Mon vote pour la meilleure peinture.

Viennent maintenant quelques autres créations que j'ai appréciées sans pour autant voter pour elles. 

Gravure d'une pote de Béa.
Un chapeau qui m'a fait penser à Van Gogh et à Samurai Champloo.
Les quatre photos inférieures sont de Marianne, une élève de notre IUT.
Une luminosité bien sympa.
Un collage coloré.

Et enfin, nos œuvres, à Béa et moi. Les miennes sont des mandalas à l'encre de chine, celles de Béa des dessins, le second étant un détail du premier.


Mes mandalas.
Les dessins de Béa.

Et mon rouleau de haïkus alors? Disparu? Eh bien figurez-vous que les organisateurs, ne sachant pas comment l'accrocher, ne l'ont pas exposé du tout! Je me suis donc indignée...non c'est faux, j'ai poliment demandé à ce qu'on l'expose, ce qu'on m'a prié de faire moi-même, puisque je n'avais pas pris la peine de venir le faire dans l'après-midi (j'étais alors à une rencontre fort intéressante avec Audrey Coussy, traductrice, et Claire Du Vivier, éditrice, et les avais prévenus). J'ai ensuite insisté pour avoir un numéro (sans lequel un vote serait impossible). Finalement, j'ai sans peine accroché mes haïkus, que certaines personnes - pour mon plus grand bonheur - ont pris la peine de lire (si si, je les ai vus!).

Mon rouleau de haïkus.

Si vous voulez les lire, allez voir mon article intitulé "Pour l'exposition".

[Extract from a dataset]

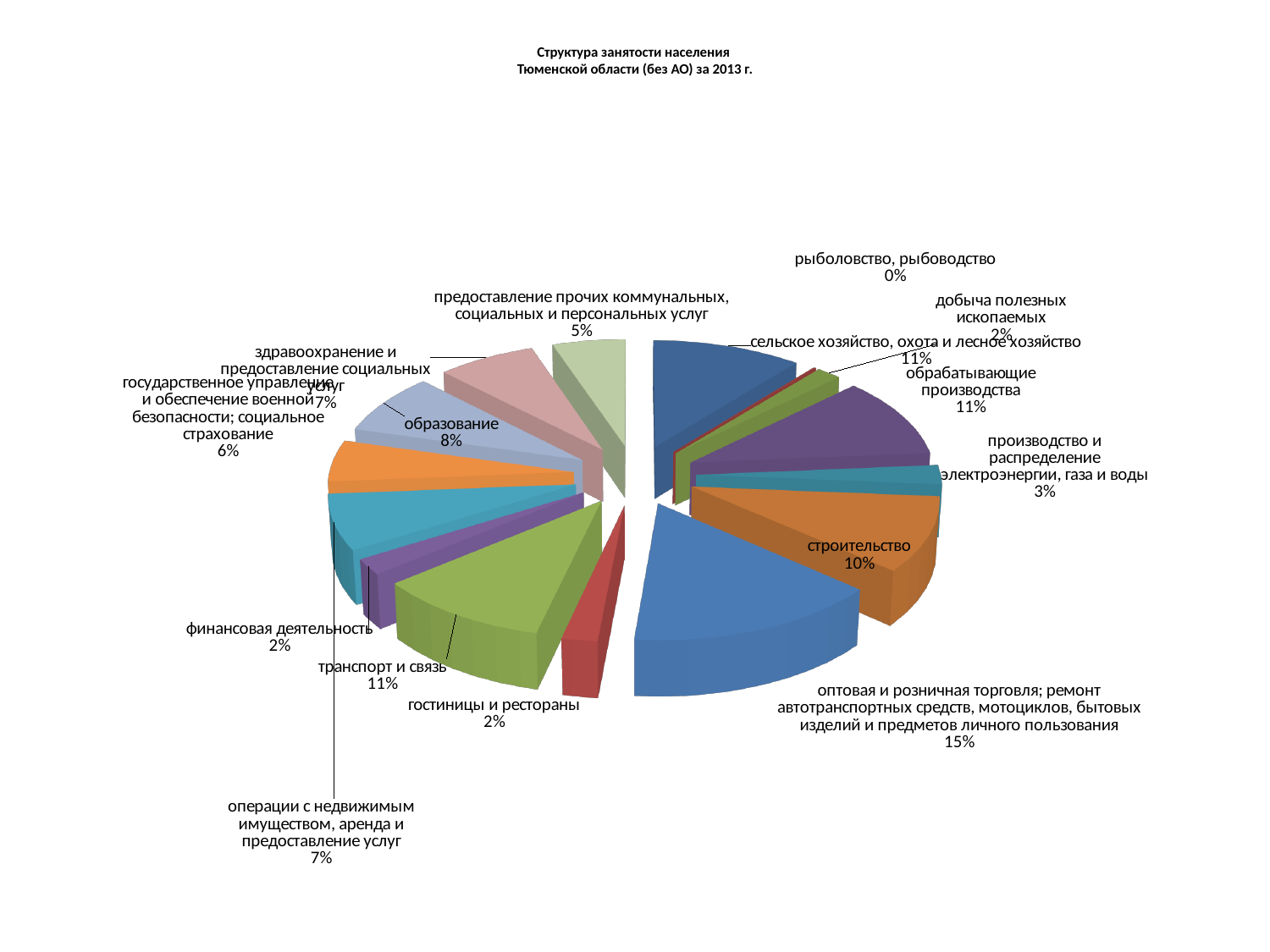
What is the title of the chart? Структура занятости населения Тюменской области (без АО) за 2013 г. What percentage is shown for "транспорт и связь"? 11% Which category has the largest share of the pie? оптовая и розничная торговля; ремонт автотранспортных средств, мотоциклов, бытовых изделий и предметов личного пользования What share is shown for "образование"? 8% Which has a larger share: "образование" or "здравоохранение и предоставление социальных услуг"? образование What share is shown for "предоставление прочих коммунальных, социальных и персональных услуг"? 5% What kind of chart is shown on the slide? pie chart What share is shown for "производство и распределение электроэнергии, газа и воды"? 3% How many categories are shown in the pie chart? 15 What share of employment does "строительство" have? 10% What is the difference in percentage points between "оптовая и розничная торговля" and "строительство"? 5 Which category has the smallest share of the pie? рыболовство, рыбоводство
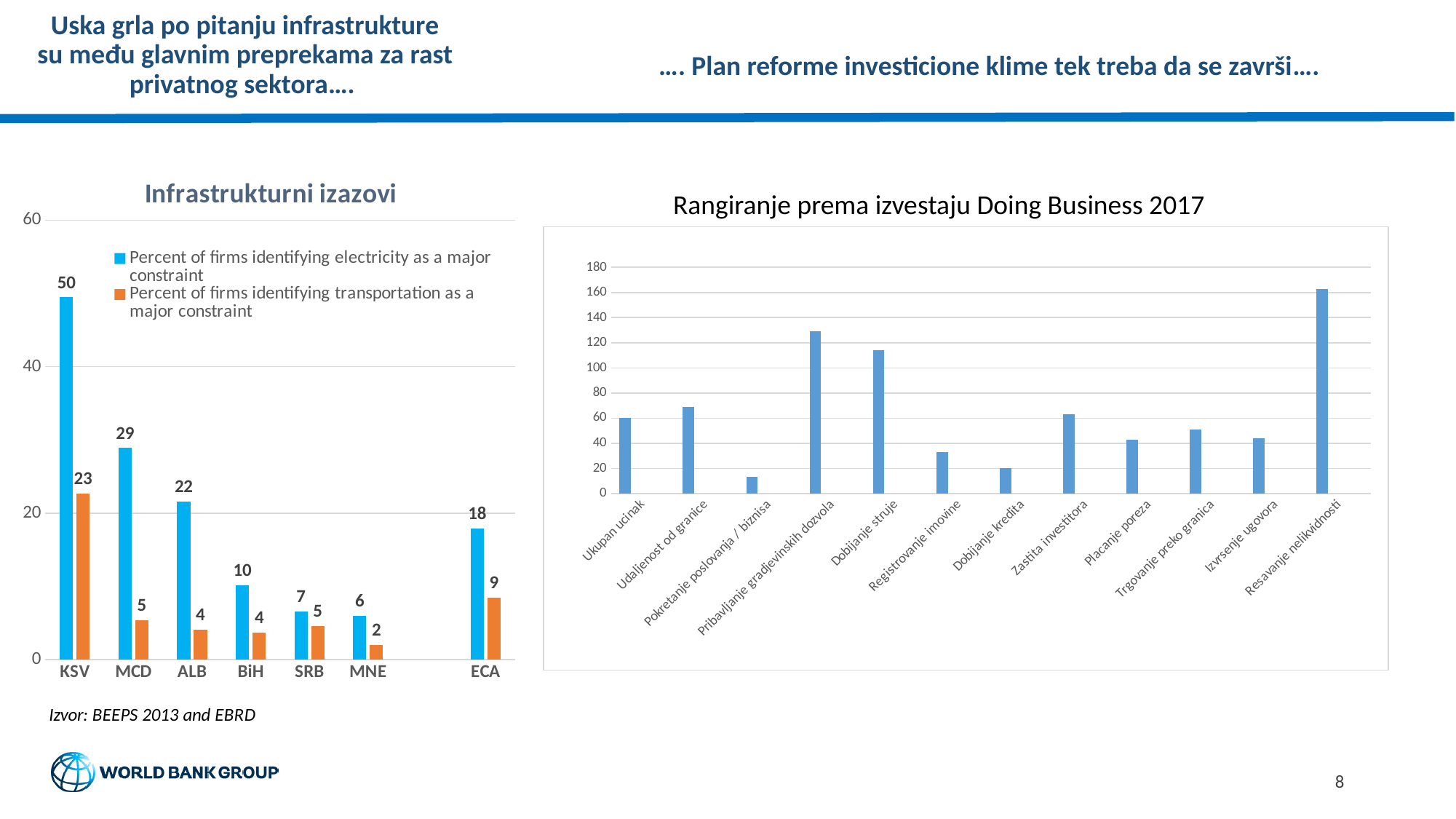
In the 'Rangiranje prema izvestaju Doing Business 2017' chart, is the value for Pribavljanje gradjevinskih dozvola greater or less than 120? greater In the 'Infrastrukturni izazovi' chart, which category has the highest value for electricity as a major constraint? KSV What kind of chart is 'Rangiranje prema izvestaju Doing Business 2017'? bar chart In the 'Infrastrukturni izazovi' chart, what is the difference between the electricity and transportation values for MCD? 24 In the 'Rangiranje prema izvestaju Doing Business 2017' chart, which category has the lowest value? Pokretanje poslovanja / biznisa How many series does the legend of the 'Infrastrukturni izazovi' chart list? 2 How many categories are shown on the x axis of the 'Infrastrukturni izazovi' chart? 7 In the 'Infrastrukturni izazovi' chart, what is the value for transportation as a major constraint for ECA? 9 In the 'Infrastrukturni izazovi' chart, which is larger: the electricity value for ALB or the electricity value for ECA? ALB In the 'Infrastrukturni izazovi' chart, what percent of firms in KSV identify electricity as a major constraint? 50 In the 'Rangiranje prema izvestaju Doing Business 2017' chart, which category has the highest value? Resavanje nelikvidnosti In the 'Infrastrukturni izazovi' chart, which category has the lowest value for transportation as a major constraint? MNE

Je ne suis pas restée pour la suite des évènements, parce que demain, j'ai partiel de librairie (diantre, il est minuit!). Et en conclusion, l'œuvre préférée d'Élise:

Oui, vous voyez bien, c'est le paquet de bonbons du distributeur, dans le hall.

lundi 13 février 2012

Demain...

...c'est la Saint Valentin. 

"Décapité le 14 février 268 en représailles des conversions au christianisme qu’il suscita suite à la guérison d’une jeune fille aveugle, saint Valentin doit à son nom, qui signifie santé et vigueur, le fait que les fiancés, les jeunes gens à marier, ceux qui craignent les atteintes de la peste, les personnes, enfin, qui sont sujettes à l’épilepsie et aux évanouissements se sont placés sous son patronage."

Source

Encore un évènement détourné et inutile, donc!
C'est pas comme s'il fallait un jour précis dans l'année pour prouver aux gens qu'on les aime. Qu'il ne fallait offrir de cadeaux à l'élu(e) de son cœur qu'une seule fois alors qu'il y a des centaines d'occasions.
C'est pas comme si être célibataire ce jour là était la pire des hontes, le plus dramatique des malheurs. Que ce jour là passé seul, on doit avoir la poisse en amour tout le reste de l'année.

Réflexion de célibataire me direz-vous? 
Peut-être, et pourtant ce jour n'a jamais eu d'importance pour moi, même lorsque ça aurait pu être le cas. Je me souviens de cet entretien fort constructif que j'avais eu avec l'autre moitié de feu mon couple: 
"Qu'est-ce que tu penses de la Saint Valentin? C'est important pour toi?"
"Non, et pour toi?"
"Non."
"OK."

Sur ce, la plus grande vérité qu'on puisse apprendre un jour est qu'il suffit d'aimer et de l'être en retour

"The greatest thing you'll ever learn is just to love and be loved in return", Toulouse Lautrec, in Moulin Rouge, de Baz Luhrmann.